Data provided ->
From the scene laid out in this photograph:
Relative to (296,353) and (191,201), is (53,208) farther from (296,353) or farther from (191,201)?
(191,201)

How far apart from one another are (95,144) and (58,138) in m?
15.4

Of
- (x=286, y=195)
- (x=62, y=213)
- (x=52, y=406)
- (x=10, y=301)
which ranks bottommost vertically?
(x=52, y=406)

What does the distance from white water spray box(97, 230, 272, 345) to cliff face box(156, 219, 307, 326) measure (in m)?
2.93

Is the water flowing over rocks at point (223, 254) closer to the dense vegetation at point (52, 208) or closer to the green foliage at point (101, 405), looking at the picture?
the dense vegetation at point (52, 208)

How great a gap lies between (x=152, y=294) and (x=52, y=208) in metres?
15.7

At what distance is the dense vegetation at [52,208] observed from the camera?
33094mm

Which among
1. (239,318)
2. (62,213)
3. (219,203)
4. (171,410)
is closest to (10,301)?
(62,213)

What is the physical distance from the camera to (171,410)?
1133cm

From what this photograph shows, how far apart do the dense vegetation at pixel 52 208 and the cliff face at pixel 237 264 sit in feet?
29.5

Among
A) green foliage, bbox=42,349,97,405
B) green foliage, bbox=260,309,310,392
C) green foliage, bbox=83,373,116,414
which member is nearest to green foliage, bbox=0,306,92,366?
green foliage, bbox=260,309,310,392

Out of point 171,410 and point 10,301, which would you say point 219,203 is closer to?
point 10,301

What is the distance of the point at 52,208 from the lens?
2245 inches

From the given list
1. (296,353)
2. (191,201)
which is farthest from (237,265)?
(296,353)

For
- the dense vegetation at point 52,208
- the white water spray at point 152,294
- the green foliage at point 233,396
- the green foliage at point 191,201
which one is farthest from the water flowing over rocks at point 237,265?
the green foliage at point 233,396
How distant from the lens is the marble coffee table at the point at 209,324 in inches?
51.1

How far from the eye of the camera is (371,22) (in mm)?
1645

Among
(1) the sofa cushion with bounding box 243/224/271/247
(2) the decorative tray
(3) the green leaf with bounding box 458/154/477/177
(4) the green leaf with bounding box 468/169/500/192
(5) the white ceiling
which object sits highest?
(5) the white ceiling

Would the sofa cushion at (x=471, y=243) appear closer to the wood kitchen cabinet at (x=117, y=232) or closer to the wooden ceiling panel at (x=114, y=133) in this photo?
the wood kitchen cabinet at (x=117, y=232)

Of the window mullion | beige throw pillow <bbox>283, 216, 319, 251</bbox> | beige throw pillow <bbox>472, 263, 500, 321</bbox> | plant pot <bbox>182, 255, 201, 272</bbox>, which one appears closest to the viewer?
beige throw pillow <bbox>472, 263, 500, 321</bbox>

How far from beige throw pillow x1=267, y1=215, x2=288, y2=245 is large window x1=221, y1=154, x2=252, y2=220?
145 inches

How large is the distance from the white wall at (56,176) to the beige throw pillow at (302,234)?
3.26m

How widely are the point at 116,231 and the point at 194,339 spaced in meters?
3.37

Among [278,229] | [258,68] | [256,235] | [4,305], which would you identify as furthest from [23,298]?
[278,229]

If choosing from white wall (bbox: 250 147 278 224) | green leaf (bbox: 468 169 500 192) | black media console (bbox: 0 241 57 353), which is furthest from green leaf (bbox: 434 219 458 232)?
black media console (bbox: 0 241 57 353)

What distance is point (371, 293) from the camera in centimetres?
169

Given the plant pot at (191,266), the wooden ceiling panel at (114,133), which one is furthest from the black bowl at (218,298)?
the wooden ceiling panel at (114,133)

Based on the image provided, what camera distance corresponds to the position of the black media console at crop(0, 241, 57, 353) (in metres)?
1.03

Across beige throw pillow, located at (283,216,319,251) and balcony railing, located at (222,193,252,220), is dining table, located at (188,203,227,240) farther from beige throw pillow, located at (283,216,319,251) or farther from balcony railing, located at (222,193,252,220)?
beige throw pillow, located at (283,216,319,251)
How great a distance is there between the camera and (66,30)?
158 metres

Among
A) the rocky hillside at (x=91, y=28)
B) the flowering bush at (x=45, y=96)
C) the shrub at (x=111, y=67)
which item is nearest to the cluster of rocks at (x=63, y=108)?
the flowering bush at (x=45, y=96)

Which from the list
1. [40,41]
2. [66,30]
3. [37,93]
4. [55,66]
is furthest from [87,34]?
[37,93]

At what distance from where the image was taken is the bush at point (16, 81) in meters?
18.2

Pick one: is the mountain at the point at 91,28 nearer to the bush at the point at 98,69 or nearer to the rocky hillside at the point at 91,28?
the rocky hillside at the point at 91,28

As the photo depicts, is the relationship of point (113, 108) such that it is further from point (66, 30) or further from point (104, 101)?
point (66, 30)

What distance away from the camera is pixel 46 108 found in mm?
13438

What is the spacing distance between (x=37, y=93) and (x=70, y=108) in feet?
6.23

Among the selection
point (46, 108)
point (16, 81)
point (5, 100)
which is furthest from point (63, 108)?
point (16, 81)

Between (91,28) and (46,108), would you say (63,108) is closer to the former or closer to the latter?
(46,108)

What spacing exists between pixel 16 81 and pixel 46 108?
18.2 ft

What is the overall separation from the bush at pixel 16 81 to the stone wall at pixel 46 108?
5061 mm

Stated problem -> Reproduce the full listing above, character for character.

In response ->
From the scene laid out in this photograph:
Relative to (296,353) and (191,201), is (53,208) farther from (296,353) or farther from (191,201)?
(191,201)

How far apart from one another are (95,144) and (58,138) in m?
15.4

Of
- (x=286, y=195)
- (x=62, y=213)
- (x=52, y=406)
- (x=10, y=301)
which ranks bottommost vertically?
(x=52, y=406)

What does the distance from white water spray box(97, 230, 272, 345) to cliff face box(156, 219, 307, 326) measure (in m)?
2.93

Is the water flowing over rocks at point (223, 254) closer to the dense vegetation at point (52, 208) or closer to the green foliage at point (101, 405), looking at the picture?
the dense vegetation at point (52, 208)

How great a gap lies between (x=152, y=294) and (x=52, y=208) in metres?
15.7

At what distance is the dense vegetation at [52,208] observed from the camera?
33094mm

Which among
1. (239,318)
2. (62,213)
3. (219,203)
4. (171,410)
is closest to (10,301)?
(62,213)

What is the physical distance from the camera to (171,410)?
1133cm

From what this photograph shows, how far apart do the dense vegetation at pixel 52 208 and the cliff face at pixel 237 264 sit in feet?
29.5

Among
A) green foliage, bbox=42,349,97,405
B) green foliage, bbox=260,309,310,392
C) green foliage, bbox=83,373,116,414
which member is nearest to green foliage, bbox=0,306,92,366?
green foliage, bbox=260,309,310,392

Out of point 171,410 and point 10,301, which would you say point 219,203 is closer to?
point 10,301

What is the distance of the point at 52,208 from the lens?
2245 inches

From the given list
1. (296,353)
2. (191,201)
which is farthest from (237,265)?
(296,353)

For
- the dense vegetation at point 52,208
- the white water spray at point 152,294
- the green foliage at point 233,396
- the green foliage at point 191,201
which one is farthest from the water flowing over rocks at point 237,265?
the green foliage at point 233,396
How distant from the lens is the marble coffee table at the point at 209,324 in inches?
51.1

How far from the eye of the camera is (371,22) (in mm)?
1645

Among
(1) the sofa cushion with bounding box 243/224/271/247
(2) the decorative tray
(3) the green leaf with bounding box 458/154/477/177
(4) the green leaf with bounding box 468/169/500/192
(5) the white ceiling
which object sits highest?
(5) the white ceiling

Would the sofa cushion at (x=471, y=243) appear closer to the wood kitchen cabinet at (x=117, y=232) or closer to the wooden ceiling panel at (x=114, y=133) in this photo?
the wood kitchen cabinet at (x=117, y=232)

Of the window mullion | beige throw pillow <bbox>283, 216, 319, 251</bbox> | beige throw pillow <bbox>472, 263, 500, 321</bbox> | plant pot <bbox>182, 255, 201, 272</bbox>, which one appears closest to the viewer?
beige throw pillow <bbox>472, 263, 500, 321</bbox>

How far from beige throw pillow x1=267, y1=215, x2=288, y2=245 is large window x1=221, y1=154, x2=252, y2=220?
145 inches

How large is the distance from the white wall at (56,176) to the beige throw pillow at (302,234)?
3.26m

How widely are the point at 116,231 and the point at 194,339 spaced in meters?
3.37

Among [278,229] | [258,68] | [256,235] | [4,305], which would you identify as furthest from [23,298]?
[278,229]

If choosing from white wall (bbox: 250 147 278 224) | green leaf (bbox: 468 169 500 192) | black media console (bbox: 0 241 57 353), which is furthest from green leaf (bbox: 434 219 458 232)?
black media console (bbox: 0 241 57 353)

What distance is point (371, 293) from the camera in centimetres?
169

Given the plant pot at (191,266), the wooden ceiling panel at (114,133), which one is furthest from the black bowl at (218,298)?
the wooden ceiling panel at (114,133)

Based on the image provided, what camera distance corresponds to the position of the black media console at crop(0, 241, 57, 353) (in metres)?
1.03

Across beige throw pillow, located at (283,216,319,251) and balcony railing, located at (222,193,252,220), is dining table, located at (188,203,227,240) farther from beige throw pillow, located at (283,216,319,251) or farther from balcony railing, located at (222,193,252,220)?
beige throw pillow, located at (283,216,319,251)
How great a distance is there between the camera and (66,30)?
158 metres

Among
A) the rocky hillside at (x=91, y=28)
B) the flowering bush at (x=45, y=96)
C) the shrub at (x=111, y=67)
which item is nearest to the cluster of rocks at (x=63, y=108)?
the flowering bush at (x=45, y=96)

Which from the list
1. [40,41]
2. [66,30]
3. [37,93]
4. [55,66]
is furthest from [87,34]?
[37,93]

At what distance from where the image was taken is the bush at point (16, 81) in meters?
18.2

Pick one: is the mountain at the point at 91,28 nearer to the bush at the point at 98,69 or nearer to the rocky hillside at the point at 91,28?
the rocky hillside at the point at 91,28

As the photo depicts, is the relationship of point (113, 108) such that it is further from point (66, 30) or further from point (104, 101)?
point (66, 30)

What distance away from the camera is pixel 46 108 found in mm?
13438

What is the spacing distance between (x=37, y=93) and (x=70, y=108) in feet?
6.23

Among the selection
point (46, 108)
point (16, 81)
point (5, 100)
which is furthest from point (63, 108)?
point (16, 81)

Between (91,28) and (46,108), would you say (63,108) is closer to the former or closer to the latter?
(46,108)

What spacing exists between pixel 16 81 and pixel 46 108?
18.2 ft

What is the overall separation from the bush at pixel 16 81 to the stone wall at pixel 46 108?
5061 mm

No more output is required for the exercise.